Cutting a 32km day into two 16km days is theoretically easy. But without the pressure of having to leave you sleep in, you have a relaxed breakfast, waste time, farkel, and... Then when you are about to leave at 1030am... you cant find your phone. The hotel lady has already cleaned your room, but you go look anyways. Find two stray socks under the bed, but no phone. Turn your bags upside down one more time, and yet you do not see the 'milk that is right in front of our nose'. My little bag where I expected it to be in was searched five times too. In the end I try the obvious; fire up the iPad and use the 'find my phone' app. It allows you to emit a loud tone from the phone even if it is in silent mode (which mine seems to permanently be in). My little bag starts bleeping. I toss all the contents out on a bench and there is my iPhone. It is 1130am and I can leave. Time to see if I can chase father Jim and beat him to Astorga. Jim had breakfast in the hotel and even bought me breakfast! Kathleen and others are waiting for me in Astorga, in an Albergue they found with laundry and complimentary wifi.
There were meant to be two routes to Astorga, the scenic and the not so scenic. I missed the opportunity to take the scenic one and walked along a busy highway on a separate strip of Tarmac which may have once been the old road. It was relatively fast and flat with corn fields and pine plantations on the non-road side. Not unpleasant really if you could block out the traffic noise. There were even some seats strategically placed along the route for peregrines to rest on.
I stopped at a cafe and had coffee with Camino friends including Giel the young Dutchman who fooled me into believing he was an American. Sally was there too. I walk with Sally into Astorga, via another big cross on a hill with rocks with names and messages on it, and a little teddy bear keying which another mad Dutchman is planting on any memorial he can find where people drop stones, wishes, whatever. His backpack is decorated with dozens of them, there were dozens more when he began his pilgrimage. Just something silly he thought of when he came across the opportunity to buy hundreds of these in one cheap lot.

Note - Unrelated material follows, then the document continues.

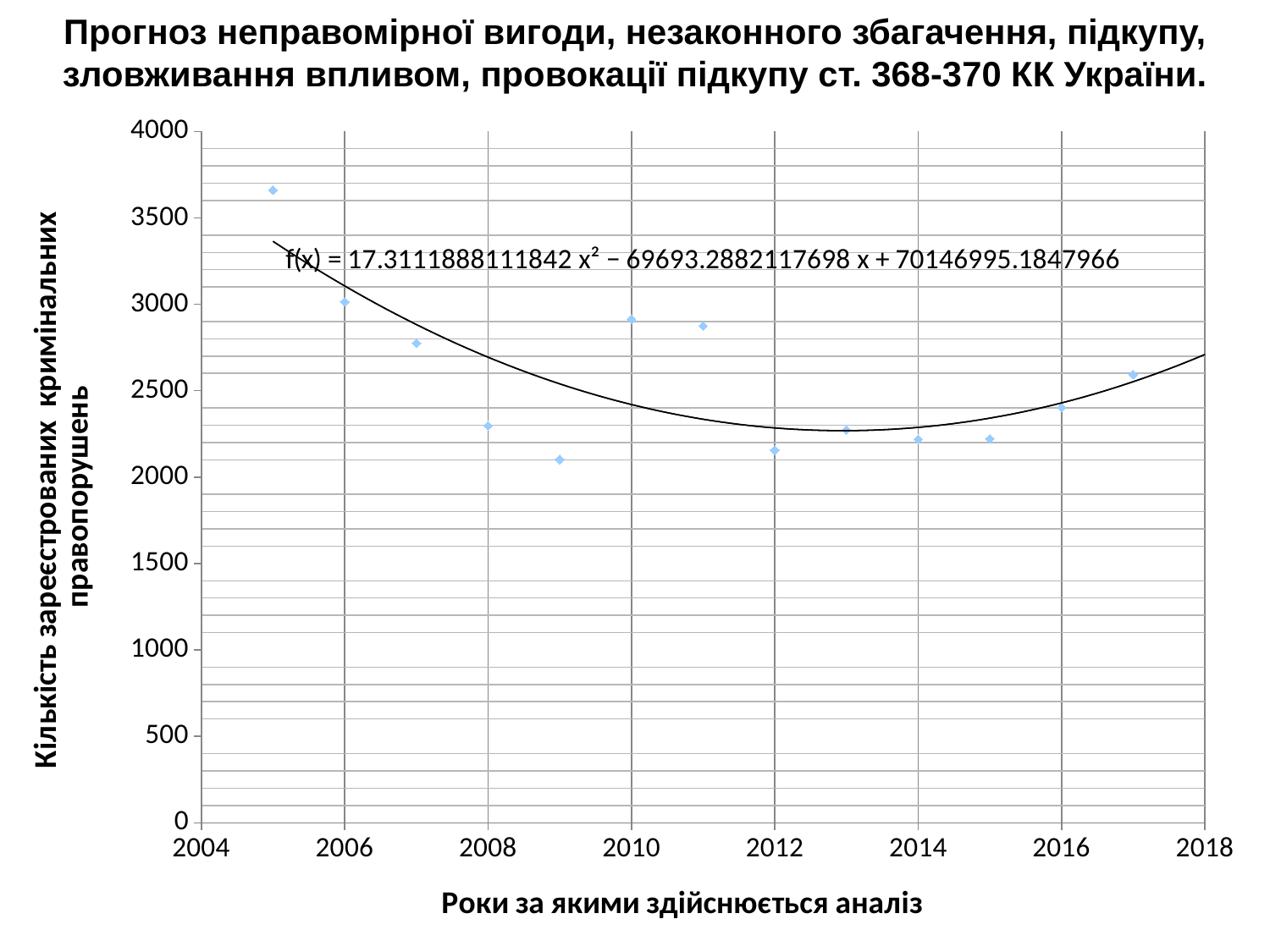
What kind of chart is shown on the slide? scatter chart Is the value for 2012 greater or less than 2500? less Which is larger, the value for 2005 or the value for 2017? 2005 Is the value for 2005 greater or less than 3500? greater Which year has the highest number of registered criminal offences? 2005 How many data points are plotted on the chart? 13 Do the plotted values rise or fall from 2005 to 2009? fall Which is larger, the value for 2010 or the value for 2012? 2010 Is the value for 2008 greater or less than 2500? less What is the title of the x axis? Роки за якими здійснюється аналіз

I read somewhere that pilgrims are divided into two kinds; those that smell the roses and take photos and those that race. I like to belong to the former category. See my proof above.
And at around 3pm Sally, Giel and I arrived in Astorga. Just before arriving Sally sold her inflatable pillow and pneumatic sleeping mat to Giel for a bargain price. Giel had purchased a tent on the Internet and had it delivered to an Albergue a week ago, so this purchase made his kit complete. Sally wasn't using it and was glad to reduce her weight.
Here was the railway crossing into Town. A most comprehensive structure. After this we had to guess between left and right as there was a lack of arrows, we initially picked the wrong one (even though both went to the old town). When we returned to go in the right direction the trail picked up and pointed us up a steep hill where we found Sineade and Kathleen waiting for us at the Albergue. It was only €5, had a statue of a pilgrim out the front (see below), and a clock tower on top. Very cool. Rooms were small, plenty of toilets too. Showers have no temperature control but are just fine. I found my bag which was delivered by Jacotrans a few days ago too. Miraculously I had randomly chosen this same Albergue as its destination.
Washed a few pairs of socks and threw one out.
Dinner with the family present and an early night.Rebecca and team are a day ahead and Karina at least two. Karina is getting a cold, like others en route, plus she had a wasp sting her last night. Rebecca is developing a leg injury. Jo and Lynda are fighting fit.
See Albergue pictured at end of street...
Who is that hairy faced man smelling roses & sitting on seats that Lynda had been on a day prior. What have you done with Walter !!!!! Return him at once, lol.